Alice in Wonderland doesn't even begin to capture the true idiocy at work here.
-- Goedel I am often amazed at the people in this country like you who equate 'good leadership' with violence. Who seem to think kicking someone's ass is the only answer to problems. The country can't be protected by diplomacy and common sense. You like to forget that it's conservatives country to whether we like it or not. Even though I think Obama is wasting his time on conservatives. There isn't anything on earth going to win hateful bunch like them over. The facts are that everyone but the rabid right was left out of the process during the Bush Administration. He was to hardheaded to listen to anyone least of all a liberal (9/11 would have never happened if he had listened to Clinton's warnings). Bush was a know it all who knew very little about anything. He had literally no common sense. Conservatives shoved their ideas down American's throat's whether they liked it or not. Give the guy a chance before you declare him a disaster. I personally think he will turn out to be a decent one. McCain was not suited temperamentally to the job.
When I saw the story in the NYT, I thought of this:
http://www.salon.com/opinion/greenwald/radio/2008/10/27/hafetz/
Since it seems that this stikes a chord with many people who haven't been too concerned with torture and other abuses, I think the most important point to convey is that by the prevailing conventional wisdom, nobody could be held accountable if troops had been deployed. Someone in DOJ wrote a memo, so it's all perfectly legal.
The Bush administration operated under the assumption that Constitutional guarantees were optional. Bush was free, as "Commander in Chief," to ignore them whenever he pleased. The corporate media bent over backwards to avoid mentioning this fact, and still does. (The other day, Alberto Gonzales was on NPR's "Tell Me More," for the third time this year, to opine -- wait for it -- on Judge Sotomayor's alleged lack of allegiance to the concept of judicial impartiality, with no mention of the U.S. attorney's scandal, warrantless wiretapping, or torture policies, crimes with which Gonzales was intimately involved.)
The quite obvious outcome is that the Obama administration -- surprise! -- operates under the same assumption: Constitutional guarantees are respected only when the King, ur, the President, allows their exercise.
You will not hear this amazing development discussed in our copy-and-paste media. Other than The Daily Show, The Colbert Report, and sometimes, the Rachel Maddow Show and Countdown, the dumbed-down discourse we laughingly refer to as tv "journalism" is preoccupied with endless discussions of racial politics, the President's birth certificate, and our supposed race toward "socialism." All while the oligarchs quietly pocket billions through the bank bailout, Fed largesse, and the upcoming give-away to the health industrial complex, referred to laughingly as health care "reform."

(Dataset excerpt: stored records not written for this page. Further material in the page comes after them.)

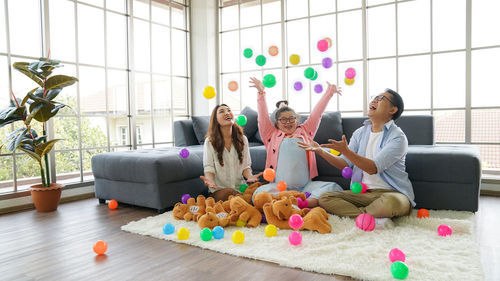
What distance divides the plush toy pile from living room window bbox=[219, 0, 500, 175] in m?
1.56

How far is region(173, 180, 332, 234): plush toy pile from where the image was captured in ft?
7.34

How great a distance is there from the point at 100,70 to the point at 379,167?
11.1 feet

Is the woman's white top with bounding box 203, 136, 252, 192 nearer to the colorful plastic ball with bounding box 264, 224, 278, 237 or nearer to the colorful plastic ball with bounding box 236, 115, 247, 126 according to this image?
the colorful plastic ball with bounding box 236, 115, 247, 126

The disconnect between the good governance that Americans were promised by candidate Obama during the primaries and Presidential campaign, and the reality of his policies in virtually every area is a betrayal that even many generally clear-thinking progressives are loathe to admit. It's time everyone woke up and smelled the coffee -- Obama has sold out big time, and the sooner we admit it, the better.
"The greatest dangers to liberty lurk in insidious encroachment by men of zeal..."
Justice Louis Brandeis - Olmstead v. United States (1928)
"Confronted with a new enemy and their own intelligence failure, [Bush] and Cheney turned to some familiar conservative nostrums that had preoccupied the far right wing of the Republican Party since the Watergate era: There was too much international law, too many civil liberties, too many constraints on the President's war powers, too many rights for defendants and too many rules against lethal covert actions. There was also too much openness and too much meddling by Congress and the press.
Jane Mayer - The Dark Side (2008)
"He who does battle with monsters needs to beware lest he in the process becomes a monster himself. And if you stare too long into the abyss, the abyss will stare right back at you."